この秋には、世界で初めて女性でエベレストに登頂した田部井淳子さんの原作「人生、山あり、‘‘時々" 谷あり」が「てっぺんの向こうにあなたがいる」という題名で映画化され、主人公には吉永小百合さんが抜擢され話題を呼んだ。この映画ではエベレスト登頂の感動だけでは無く、田部井さんが、晩年東日本大震災後に高校生達を励ます富士登山プロジェクトヘ挑戦された姿が感動的に描かれている。

 

わたしは富士山には約30年前に車で5合目まで行ったことはあるが、その頃は山登りには全く興味が湧かなかったことと、最近では海外客も含めて多くの山登り客が訪れそのマナーの悪さがを指摘されていることもあり、あまり心が惹かれなかったのだが、映画を観たことをきっかけに少し興味を持ち始めている。 中学校の英語教師である娘婿が、今年の8月より、単身でフィンランドの大学に留学している。何でも8年連続幸福度世界No.l国フィンランドは、学校教育においても見習うべきことが多く、それを日本にも取り入れる可能性を具体的に検討したいのだとかで、何年もの間教鞭をとる傍ら勉強を続けていた。長ければ5年という計画であるが、来年の7月に娘と2 人の孫が後を追って移住することになった。

 

富士山登頂に少し心が傾きかけたことは先に述べたが、折角なら来春一旦は日本で小学校に入学する初孫と富士山に一緒に登ってみようかという気持ちがにわかに湧き上がってきた。
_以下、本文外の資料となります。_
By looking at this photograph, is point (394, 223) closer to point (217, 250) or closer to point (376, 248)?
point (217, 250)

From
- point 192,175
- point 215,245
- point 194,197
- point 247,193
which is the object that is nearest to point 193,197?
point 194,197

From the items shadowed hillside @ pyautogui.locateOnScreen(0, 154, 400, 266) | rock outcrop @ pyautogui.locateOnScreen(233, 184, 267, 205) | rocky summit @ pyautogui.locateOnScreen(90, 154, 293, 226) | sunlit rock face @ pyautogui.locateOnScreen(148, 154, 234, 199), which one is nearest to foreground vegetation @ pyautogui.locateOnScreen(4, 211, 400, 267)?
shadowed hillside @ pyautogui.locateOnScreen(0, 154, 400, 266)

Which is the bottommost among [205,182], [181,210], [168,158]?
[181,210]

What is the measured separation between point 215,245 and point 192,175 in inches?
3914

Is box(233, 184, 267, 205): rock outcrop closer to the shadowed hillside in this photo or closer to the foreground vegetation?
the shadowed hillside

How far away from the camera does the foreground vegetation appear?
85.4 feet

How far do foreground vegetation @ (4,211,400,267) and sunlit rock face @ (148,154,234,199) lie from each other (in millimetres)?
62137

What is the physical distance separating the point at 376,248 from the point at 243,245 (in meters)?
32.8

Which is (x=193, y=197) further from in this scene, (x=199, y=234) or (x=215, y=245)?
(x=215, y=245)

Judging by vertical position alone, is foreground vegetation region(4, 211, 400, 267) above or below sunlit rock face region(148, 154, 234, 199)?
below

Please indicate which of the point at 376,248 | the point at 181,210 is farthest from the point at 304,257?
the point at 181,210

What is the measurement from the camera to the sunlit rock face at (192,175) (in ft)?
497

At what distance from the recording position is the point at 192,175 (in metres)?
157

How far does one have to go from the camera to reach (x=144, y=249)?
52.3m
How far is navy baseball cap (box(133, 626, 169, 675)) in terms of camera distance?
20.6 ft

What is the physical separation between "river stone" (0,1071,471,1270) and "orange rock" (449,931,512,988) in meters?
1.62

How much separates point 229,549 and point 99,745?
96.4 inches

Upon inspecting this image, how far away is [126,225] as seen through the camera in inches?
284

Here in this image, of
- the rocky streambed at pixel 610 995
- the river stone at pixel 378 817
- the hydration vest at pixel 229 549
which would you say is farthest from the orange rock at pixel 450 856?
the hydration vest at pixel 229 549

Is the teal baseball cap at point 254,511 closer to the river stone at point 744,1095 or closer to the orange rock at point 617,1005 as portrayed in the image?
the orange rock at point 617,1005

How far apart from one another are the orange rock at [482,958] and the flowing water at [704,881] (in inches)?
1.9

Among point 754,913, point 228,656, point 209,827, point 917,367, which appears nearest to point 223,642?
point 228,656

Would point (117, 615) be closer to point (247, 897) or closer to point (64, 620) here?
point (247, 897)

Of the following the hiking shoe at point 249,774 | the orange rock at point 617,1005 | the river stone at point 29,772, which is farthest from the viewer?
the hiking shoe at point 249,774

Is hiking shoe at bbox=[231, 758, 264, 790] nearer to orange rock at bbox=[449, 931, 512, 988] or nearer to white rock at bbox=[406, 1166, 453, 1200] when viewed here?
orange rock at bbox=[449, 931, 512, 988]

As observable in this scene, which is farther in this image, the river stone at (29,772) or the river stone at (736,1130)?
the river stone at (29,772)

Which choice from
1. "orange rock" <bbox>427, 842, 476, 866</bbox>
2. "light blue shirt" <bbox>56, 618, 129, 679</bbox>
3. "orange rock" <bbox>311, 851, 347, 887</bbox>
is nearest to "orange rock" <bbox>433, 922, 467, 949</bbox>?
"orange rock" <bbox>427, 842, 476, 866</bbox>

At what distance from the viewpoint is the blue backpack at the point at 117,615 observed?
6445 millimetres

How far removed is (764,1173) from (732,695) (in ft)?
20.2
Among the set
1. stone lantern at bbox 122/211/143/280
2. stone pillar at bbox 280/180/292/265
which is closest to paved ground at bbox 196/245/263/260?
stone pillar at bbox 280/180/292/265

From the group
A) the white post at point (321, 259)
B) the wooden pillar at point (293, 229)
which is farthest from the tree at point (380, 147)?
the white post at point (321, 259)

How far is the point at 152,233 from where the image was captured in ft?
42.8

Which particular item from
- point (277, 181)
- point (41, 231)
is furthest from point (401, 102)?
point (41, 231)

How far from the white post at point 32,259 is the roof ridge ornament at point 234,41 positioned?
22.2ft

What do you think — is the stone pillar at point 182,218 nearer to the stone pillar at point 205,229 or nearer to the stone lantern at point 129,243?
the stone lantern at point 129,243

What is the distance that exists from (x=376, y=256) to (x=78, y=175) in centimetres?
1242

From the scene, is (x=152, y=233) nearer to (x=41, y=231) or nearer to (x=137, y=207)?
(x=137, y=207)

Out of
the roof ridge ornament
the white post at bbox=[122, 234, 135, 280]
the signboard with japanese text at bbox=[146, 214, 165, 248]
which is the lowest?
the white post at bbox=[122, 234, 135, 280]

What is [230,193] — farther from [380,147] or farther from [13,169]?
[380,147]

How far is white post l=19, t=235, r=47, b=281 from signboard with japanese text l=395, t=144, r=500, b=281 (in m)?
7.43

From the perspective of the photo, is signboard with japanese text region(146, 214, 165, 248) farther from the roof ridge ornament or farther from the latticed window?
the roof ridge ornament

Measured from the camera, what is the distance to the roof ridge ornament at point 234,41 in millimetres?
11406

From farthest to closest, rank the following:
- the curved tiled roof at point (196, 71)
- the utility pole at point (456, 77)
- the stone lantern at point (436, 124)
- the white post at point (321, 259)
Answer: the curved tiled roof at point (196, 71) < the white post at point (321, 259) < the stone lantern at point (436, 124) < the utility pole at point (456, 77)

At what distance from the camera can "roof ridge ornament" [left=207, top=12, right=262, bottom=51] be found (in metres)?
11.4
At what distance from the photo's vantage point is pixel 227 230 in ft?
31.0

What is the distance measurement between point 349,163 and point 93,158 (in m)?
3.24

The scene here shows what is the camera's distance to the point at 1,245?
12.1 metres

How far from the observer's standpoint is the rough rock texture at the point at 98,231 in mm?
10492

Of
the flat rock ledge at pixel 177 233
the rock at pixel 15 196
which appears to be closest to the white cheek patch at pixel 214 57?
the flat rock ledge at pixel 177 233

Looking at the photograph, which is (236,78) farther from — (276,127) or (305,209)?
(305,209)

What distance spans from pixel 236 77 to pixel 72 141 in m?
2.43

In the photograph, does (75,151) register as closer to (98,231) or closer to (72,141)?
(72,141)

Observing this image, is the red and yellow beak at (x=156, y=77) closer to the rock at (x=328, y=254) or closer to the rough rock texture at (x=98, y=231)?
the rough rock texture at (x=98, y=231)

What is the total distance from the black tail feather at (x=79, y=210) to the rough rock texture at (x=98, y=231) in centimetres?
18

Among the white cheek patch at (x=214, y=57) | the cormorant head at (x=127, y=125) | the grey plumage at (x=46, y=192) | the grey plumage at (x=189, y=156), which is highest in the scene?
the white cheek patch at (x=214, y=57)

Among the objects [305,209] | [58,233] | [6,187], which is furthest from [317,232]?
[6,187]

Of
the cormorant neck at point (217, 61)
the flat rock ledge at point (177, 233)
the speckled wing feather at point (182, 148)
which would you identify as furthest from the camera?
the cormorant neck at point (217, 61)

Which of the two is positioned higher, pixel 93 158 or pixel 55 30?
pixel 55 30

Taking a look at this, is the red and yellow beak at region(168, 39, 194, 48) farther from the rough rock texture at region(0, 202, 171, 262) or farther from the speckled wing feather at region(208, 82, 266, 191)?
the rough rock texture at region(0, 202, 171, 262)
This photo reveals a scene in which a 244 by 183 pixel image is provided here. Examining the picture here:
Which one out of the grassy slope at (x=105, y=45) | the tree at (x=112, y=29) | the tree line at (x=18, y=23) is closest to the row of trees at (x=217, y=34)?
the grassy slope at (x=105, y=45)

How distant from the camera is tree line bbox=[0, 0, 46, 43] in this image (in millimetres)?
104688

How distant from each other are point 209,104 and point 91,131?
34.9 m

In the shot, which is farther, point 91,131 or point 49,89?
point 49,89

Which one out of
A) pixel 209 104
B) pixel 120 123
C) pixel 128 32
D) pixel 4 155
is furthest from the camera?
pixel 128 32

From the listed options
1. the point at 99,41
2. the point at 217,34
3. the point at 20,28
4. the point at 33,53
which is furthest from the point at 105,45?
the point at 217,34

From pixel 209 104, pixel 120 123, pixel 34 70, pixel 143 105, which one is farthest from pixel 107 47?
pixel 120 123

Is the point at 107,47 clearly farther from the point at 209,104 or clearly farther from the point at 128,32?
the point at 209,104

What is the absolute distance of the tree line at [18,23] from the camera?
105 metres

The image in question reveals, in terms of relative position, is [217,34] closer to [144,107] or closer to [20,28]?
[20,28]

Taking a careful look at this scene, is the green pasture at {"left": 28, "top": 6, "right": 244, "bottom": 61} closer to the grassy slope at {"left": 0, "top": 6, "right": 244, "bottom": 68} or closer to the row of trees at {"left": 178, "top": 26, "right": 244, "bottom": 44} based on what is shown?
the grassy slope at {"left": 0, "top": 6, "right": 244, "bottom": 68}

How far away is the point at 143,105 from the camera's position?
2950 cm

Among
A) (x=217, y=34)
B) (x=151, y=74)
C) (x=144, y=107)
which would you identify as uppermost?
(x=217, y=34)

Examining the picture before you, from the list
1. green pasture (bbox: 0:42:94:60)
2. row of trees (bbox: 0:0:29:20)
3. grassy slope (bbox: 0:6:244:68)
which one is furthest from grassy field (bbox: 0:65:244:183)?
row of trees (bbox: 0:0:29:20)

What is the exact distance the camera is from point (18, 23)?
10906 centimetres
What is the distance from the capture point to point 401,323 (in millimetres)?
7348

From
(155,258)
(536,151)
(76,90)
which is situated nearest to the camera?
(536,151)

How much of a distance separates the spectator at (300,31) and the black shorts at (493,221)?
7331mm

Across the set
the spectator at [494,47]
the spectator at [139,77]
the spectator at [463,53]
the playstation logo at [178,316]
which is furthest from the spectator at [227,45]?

世界的にも圧倒的な知名度と人気を誇る富士山登頂は、きっと孫にとっての良き思い出作りになると思うのだが、期間が限られるので、実行性のハードルはかなり高い。

 

そろそろ、定年を意識する年になったが、20年近く正月に家族で出かけた信州黒姫高原のスキー場は定宿がクローズして以降中断。好きではあるが一向に上達しないゴルフは、大阪の夏の長さでラウンド日和が減少の一途をたどっており回数激減。であるならば、富士山は兎も角、低山登山を趣味に定着させて、健康年齢を維持したいと考えている今日この頃である。

 

娘家族のフィンランド移住については、住み心地が良くなって、永住するなどと言わないだろうか?と孫を大層可愛がってきた私としては、一抹の不安を感じてしまうが、そうなったら、夏場は暑い日本を離れて生活してみるのも悪くはないかなどとポジティブに考えてもみる。

 

登山の話がいつの間にか定年後の話に及んだが、会社生活41年、タングステン原料は経験したことの無い未曽有の混乱状態にあることを思い出してしまった。今の状態が谷なのか山なのかも分からなくなりつつあるが、まだ暫く続くであろう、あるいは常態化するかもしれない状況の中で、田部井さんの著書の題名のように本工業会も「山あり、‘‘時々’’谷あり」であってほしいと強く願っている。